Bataille semble l'avoir compris lorsqu'il écrit à Kojève le 6 dec 1939 qu'il ne peut que parier sur une "négativité sans emploi" c'est à dire une négativité qui survit on ne sait comment à la fin de l'histoire et dont il ne peut fournir que sa vie elle-même, "la blessure ouverte qu'est ma vie" j’admets (comme une supposition vraisemblable) que dés maintenant, l'histoire est achevée (au dénouement prés). Bien entendu, cette négativité se retrouve sans emploi puisque l'humain ainsi parvenu à l'extase est passé dans la positivité, dans la vie positive puisque pleinement présente au monde. Une vie de total immédiat, de plein ressenti des choses, sans masque, une vie souverainement vrai car débarrassée de tout ce qui lui est superflus, comme par exemple tout le matériel conceptuel de construction (philosophie, histoire, physique, religion etc.) Je me représente toutefois différemment les choses. (...) si l'action 'le "faire") est - comme le dit Hegel - la négativité (et c'est très juste selon moi) la question se pose alors de savoir si la négativité de "qui n'a plus rien à faire" disparaît ou subsiste à l'état de "négativité sans emploi": personnellement je ne puis décider que dans un sens, étant moi-même dans cette "négativité sans emploi" (je ne pourrai me définir de façon plus précise. Je veux bien que Hegel ait prévu cette possibilité: du moins ne l'a t-il pas situé à l’issue des processus qu'il a décrit. j'imagine que ma vie - ou son avortement, mieux encore, la blessure ouverte qu'est ma vie, - à elle seule constitue la réfutation du système fermé de Hegel.
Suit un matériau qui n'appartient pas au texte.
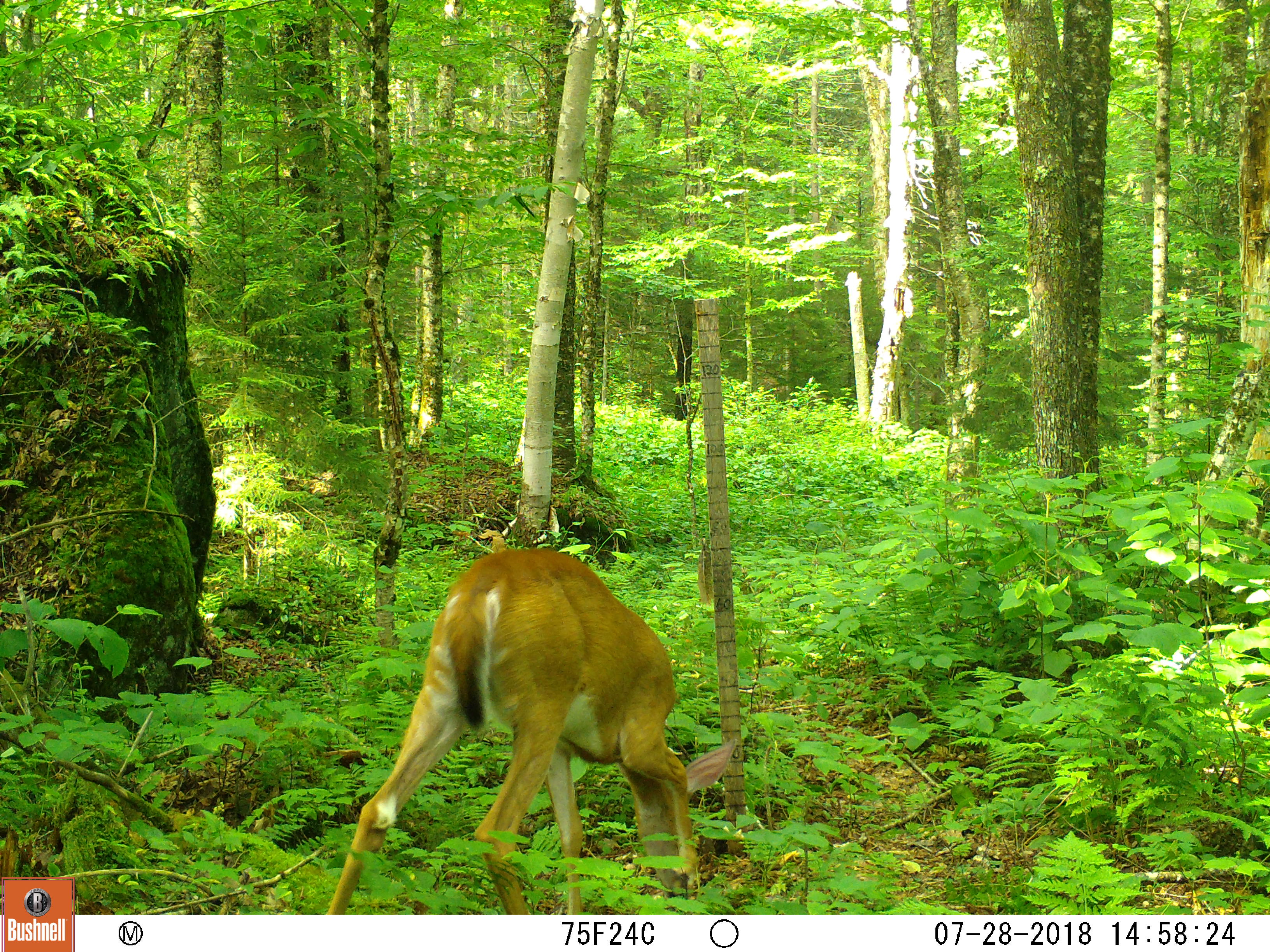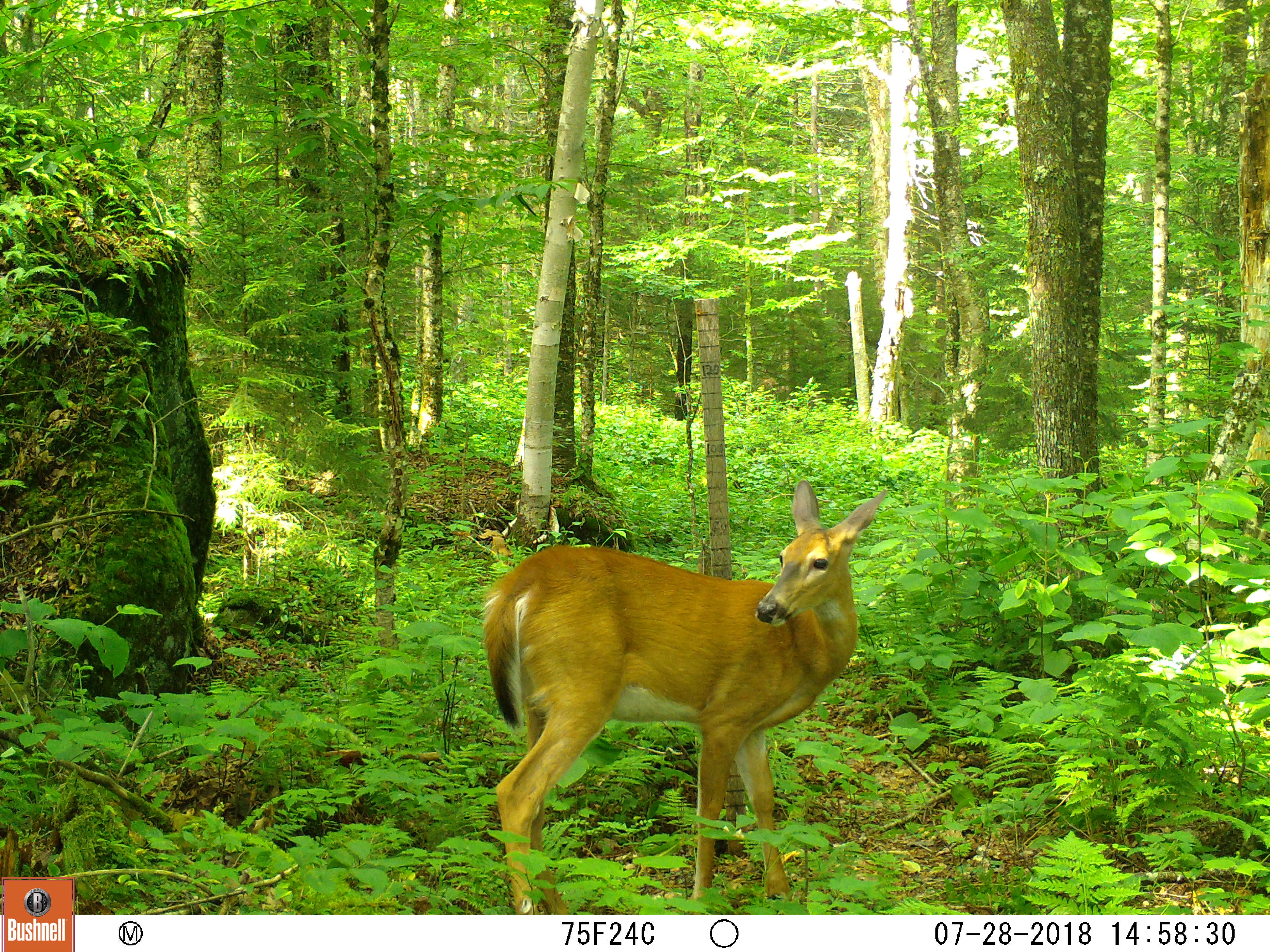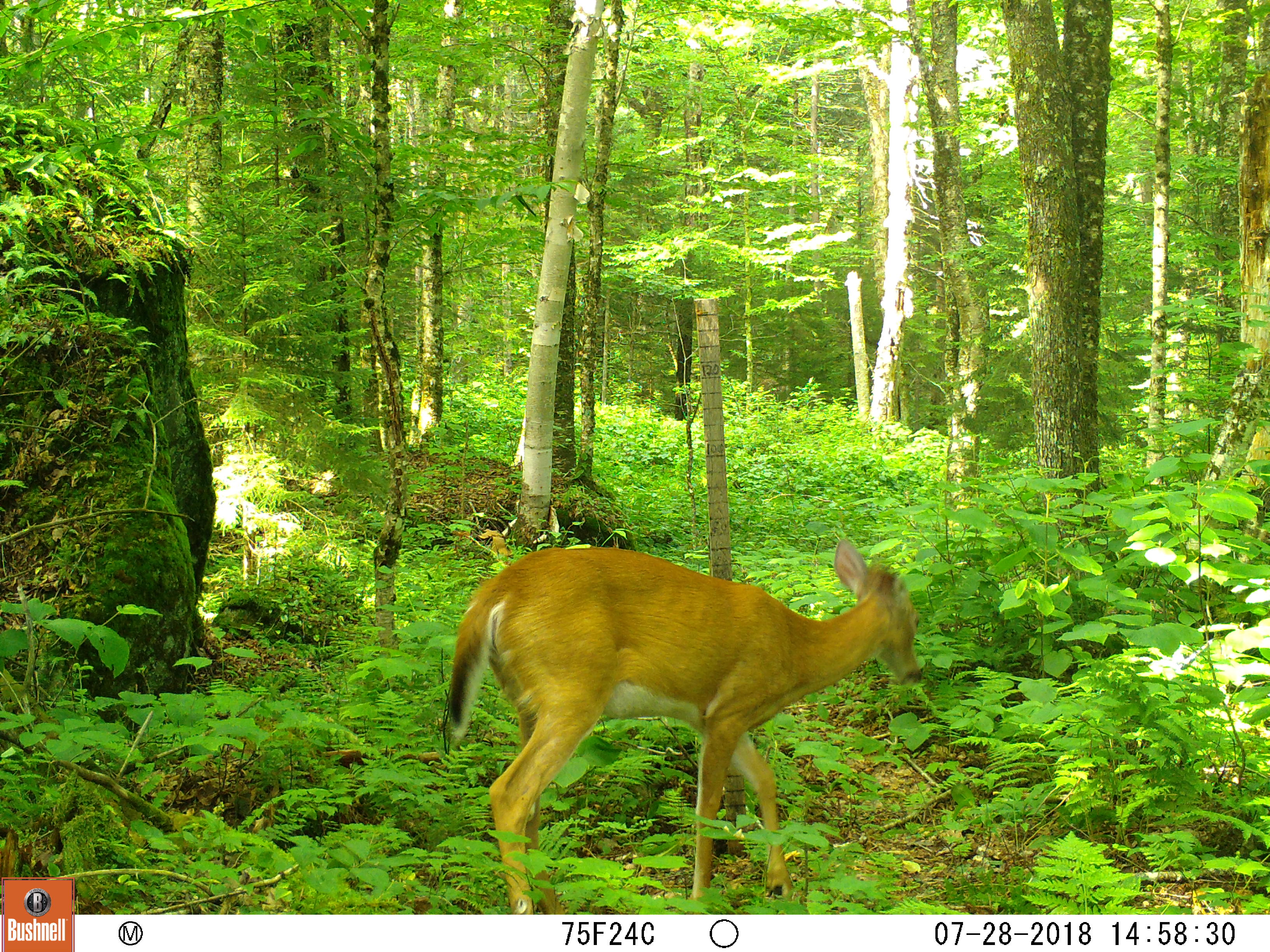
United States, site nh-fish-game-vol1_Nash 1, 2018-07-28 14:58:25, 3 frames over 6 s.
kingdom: Animalia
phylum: Chordata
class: Mammalia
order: Artiodactyla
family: Cervidae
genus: Odocoileus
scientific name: Odocoileus virginianus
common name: white-tailed deer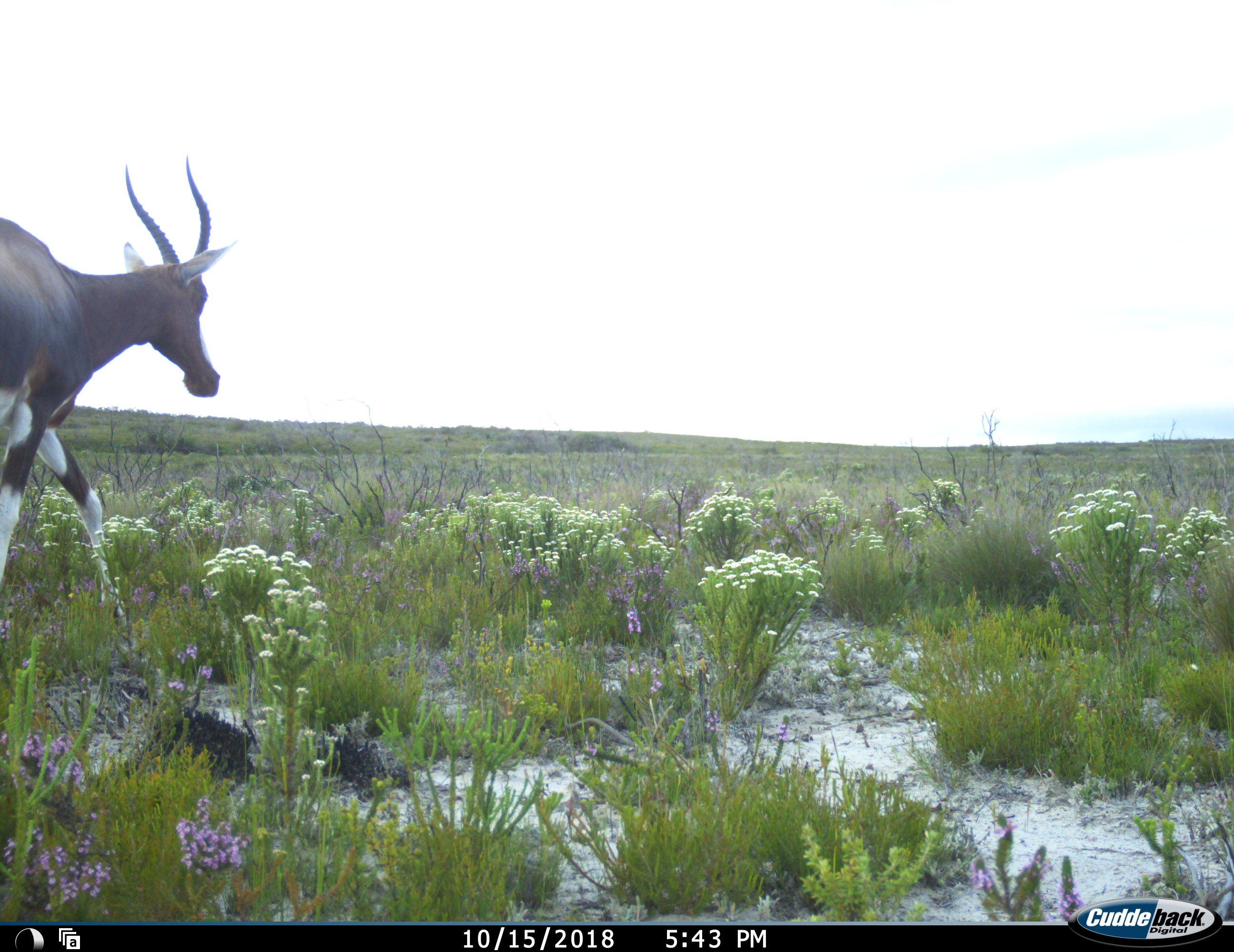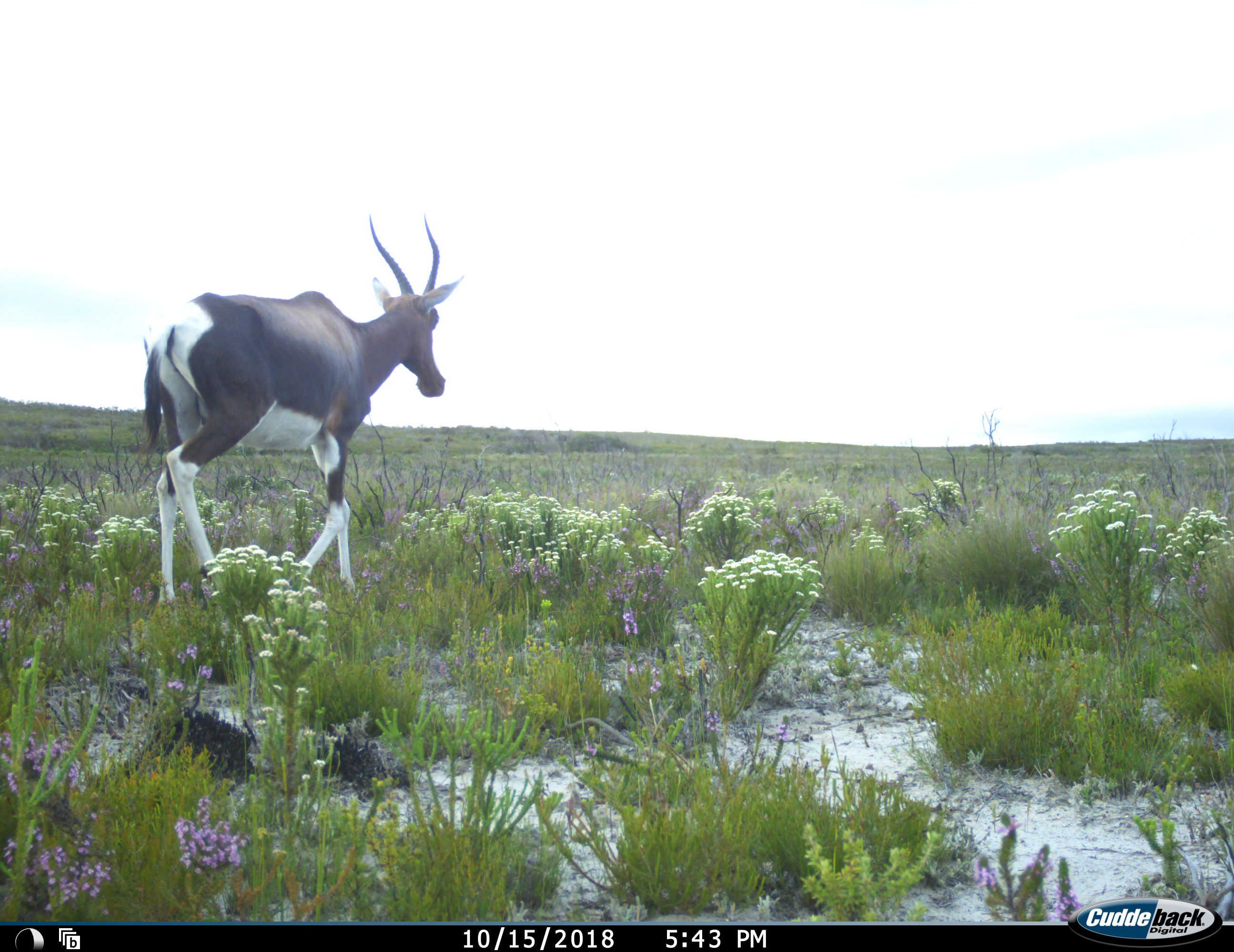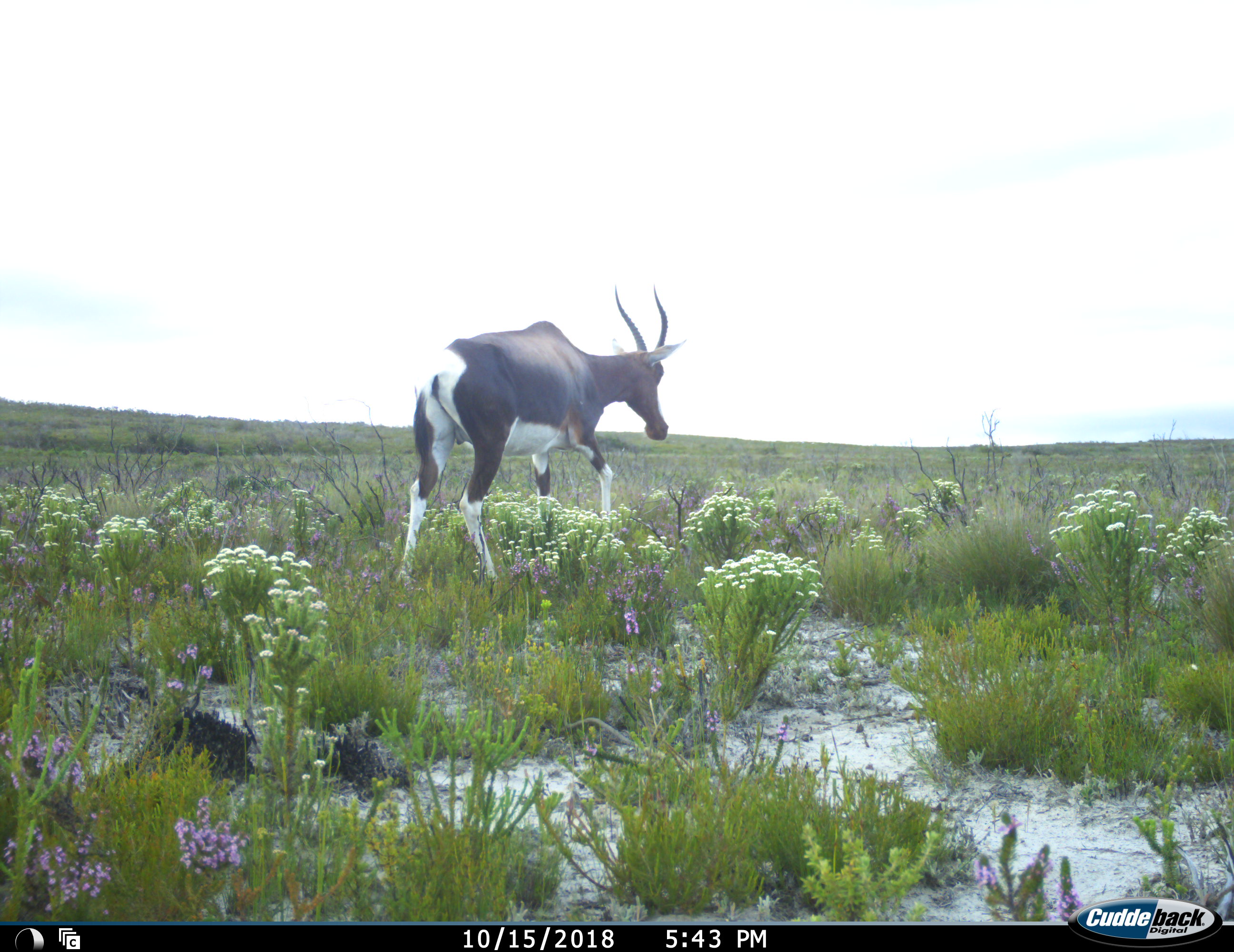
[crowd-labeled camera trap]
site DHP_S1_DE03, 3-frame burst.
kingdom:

Ici, à mon sens, Bataille n'a pas compris la fin du processus parce qu'il ne l'a pas atteint, (il n'a pas atteint l'extase). et il le démontre lorsqu'il écrit que pour lui, la fin de l'histoire comporte un "dénouement", où la négativité humaine se conserve comme "reste" sous la forme de l'érotisme, du rire, de la joie devant la mort. Si dans l'état d'extase, il reste la joie (et également devant la mort), s'il reste le sourire de la jubilation, l'érotisme et le rire sont encore du coté du négatif, au sens action du terme. Hegel a donc selon moi, parfaitement raison de situer l'action du coté du négatif et d'englober toute l'histoire de la construction humaine dans ce négatif (jusqu’à son accession à la perfection).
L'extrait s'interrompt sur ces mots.